═════ Page excerpt ═════

He ended the season at Shenzhen in September after only a handful of appearances to concentrate on working his way back to full fitness.
But he was knocked out in the second round on his return at Brisbane last week and called it quits on Thursday after less than an hour of a practice match in Melbourne against Djokovic, with his movement clearly hampered.
“I think there is a chance the Australian Open is my last tournament,” he said.
While he intends to begin his opening-round match against 22nd seed Roberto Bautista Agut next week, how his body withstands potentially gruelling five-set clashes in energy-sapping heat remains to be seen.
One of the so-called Big Four, along with Federer, Djokovic and Nadal, who have dominated the game for years, Murray’s ranking has slumped to 230.
He hasn’t reached a Grand Slam final since winning his second Wimbledon title in 2016, but has nevertheless enjoyed a glittering career since turning professional in 2005, with not only three Grand Slam titles, but two Olympic gold medals and 45 ATP crowns.
Notably, in 2013 Murray became the first British man to win Wimbledon for 77 years, ending the nation’s obsession with finding a champion to follow in the footsteps of Fred Perry.

═════ Dataset section ═════

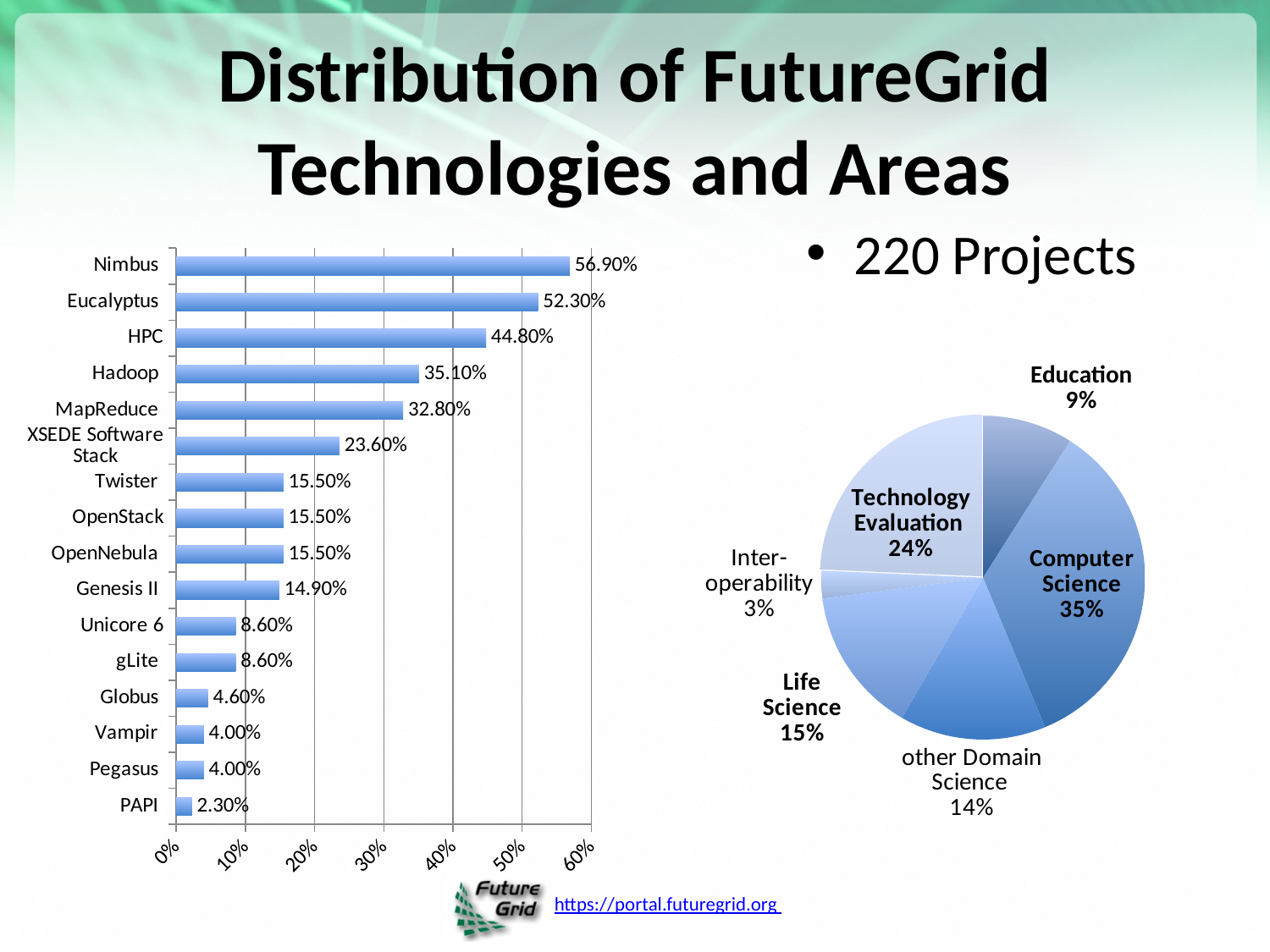
In the pie chart on the right, what share does Computer Science have? 35% In the bar chart on the left, which is larger, the value for Hadoop or the value for MapReduce? Hadoop In the bar chart on the left, what is the value for Nimbus? 56.90% In the pie chart on the right, what share does Inter-operability have? 3% In the bar chart on the left, which technology has the highest value? Nimbus What kind of chart is the chart on the left of the slide? Bar chart In the bar chart on the left, what is the value for XSEDE Software Stack? 23.60% How many slices does the pie chart on the right have? 6 In the bar chart on the left, what is the difference between the values for Eucalyptus and HPC? 7.50% In the pie chart on the right, which area has the largest share? Computer Science In the bar chart on the left, which technology has the lowest value? PAPI How many technologies are shown in the bar chart on the left? 16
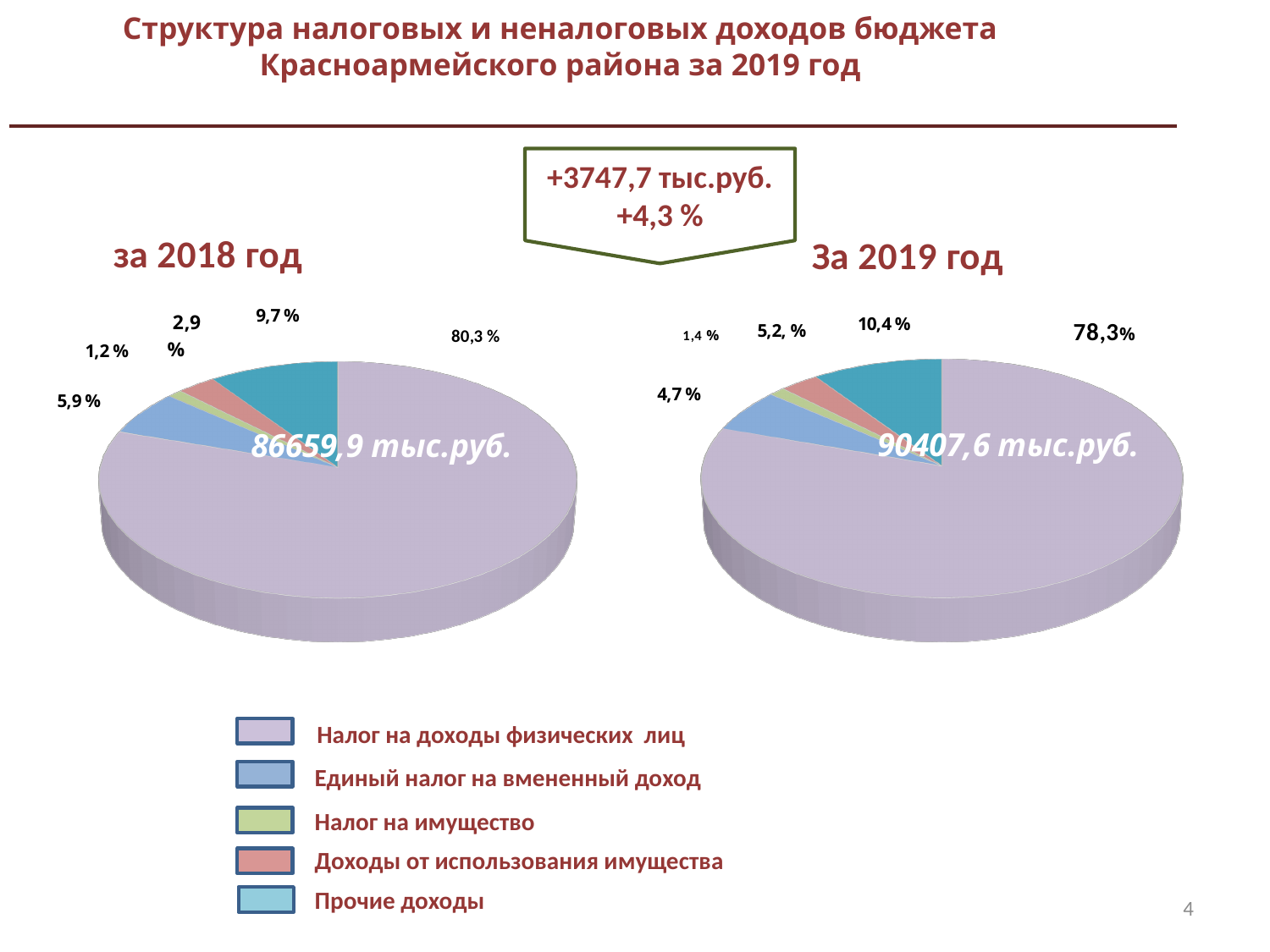
In the 'За 2019 год' pie chart, which category has the largest share? Налог на доходы физических лиц In the 'За 2019 год' pie chart, what share is shown for Налог на доходы физических лиц? 78,3% In the 'за 2018 год' pie chart, what share is shown for Прочие доходы? 9,7 % How many categories does the legend list for the pie charts? 5 What total value is printed on the 'За 2019 год' pie chart? 90407,6 тыс.руб. In the 'за 2018 год' pie chart, which category has the smallest share? Налог на имущество What total value is printed on the 'за 2018 год' pie chart? 86659,9 тыс.руб. In the 'за 2018 год' pie chart, what share is shown for Налог на доходы физических лиц? 80,3 % Which is larger: the share of Единый налог на вмененный доход in the 'за 2018 год' chart or in the 'За 2019 год' chart? за 2018 год In the 'За 2019 год' pie chart, what share is shown for Прочие доходы? 10,4 % In the 'За 2019 год' pie chart, what share is shown for Единый налог на вмененный доход? 4,7 % What type of chart is used for the 'за 2018 год' data? pie chart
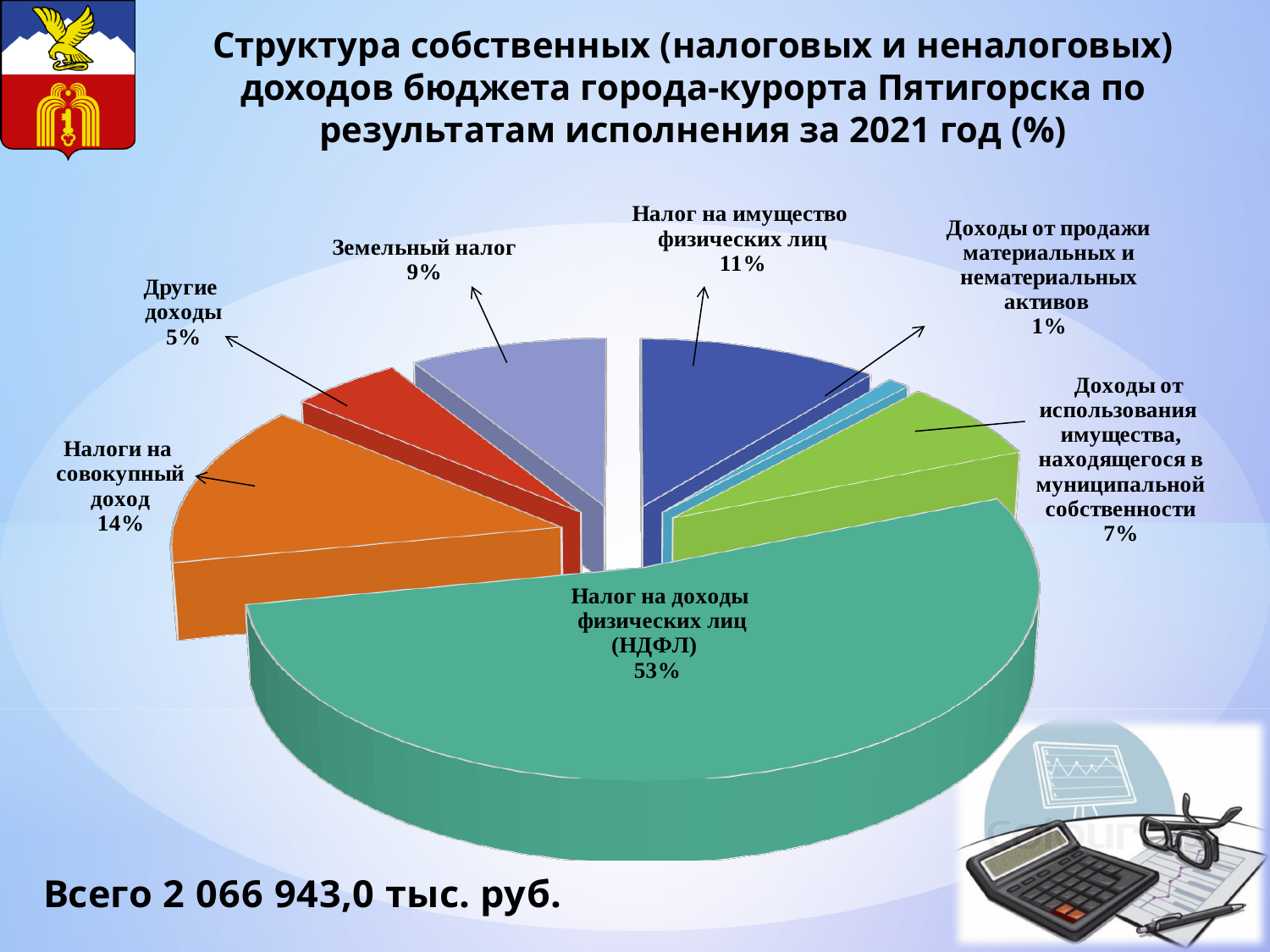
Which category has the largest share of the pie? Налог на доходы физических лиц (НДФЛ) How many slices does the pie chart have? 7 What kind of chart is shown on the slide? Pie chart What is the difference between the shares of "Налог на доходы физических лиц (НДФЛ)" and "Налоги на совокупный доход"? 39% What is the value shown for "Доходы от использования имущества, находящегося в муниципальной собственности"? 7% What is the value shown for "Земельный налог"? 9% Which is larger: the share of "Налоги на совокупный доход" or the share of "Земельный налог"? Налоги на совокупный доход Which category has the smallest share of the pie? Доходы от продажи материальных и нематериальных активов What total amount is stated below the chart? 2 066 943,0 тыс. руб. What is the difference between the shares of "Налог на имущество физических лиц" and "Другие доходы"? 6% What share of the pie does "Налог на доходы физических лиц (НДФЛ)" have? 53% What is the value shown for "Налоги на совокупный доход"? 14%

═════

Pick up the passage on Andy Murray's possible retirement after its last sentence and continue writing it. The material has no connection to the text about Andy Murray.

Answer box:
World number five Juan Martin del Potro, who has also struggled with injuries and will miss the Australian Open, told Murray to “keep fighting.”
“We love you @andy_murray and we want to see you happy and doing well,” he added.
Billie Jean King called him “a champion on and off court,” referring to Murray’s long-time support of women’s equality in tennis.
“So sorry you cannot retire on your own terms, but remember to look to the future. Your greatest impact on the world may be yet to come. Your voice for equality will inspire future generations,” she said.
Top Australian coach Darren Cahill, who until recently was mentoring world number one Simona Halep, said Murray was an example of the never-say-die attitude that separated the best from the average.
“When you search for examples of ‘emptied the bucket to be as good as they could be’ there should be a picture of Andy Murray sitting under that quote,” he tweeted.
“Remarkable discipline for training, competition, sacrifice, perfection, a little crazy but a legend of a bloke.”
Former star Andy Roddick also paid tribute on Twitter.
“I tip my cap to @andy_murray! Absolute legend. Short list of best tacticians in history. Unreal results in a brutal era. Nothing but respect here. I hope he can finish strong and healthy,” he said.
Murray said he had an option of another operation on his troublesome hip, but it was more about his quality of life after hanging up his racquet.
“That’s something I’m seriously considering right now,” he said.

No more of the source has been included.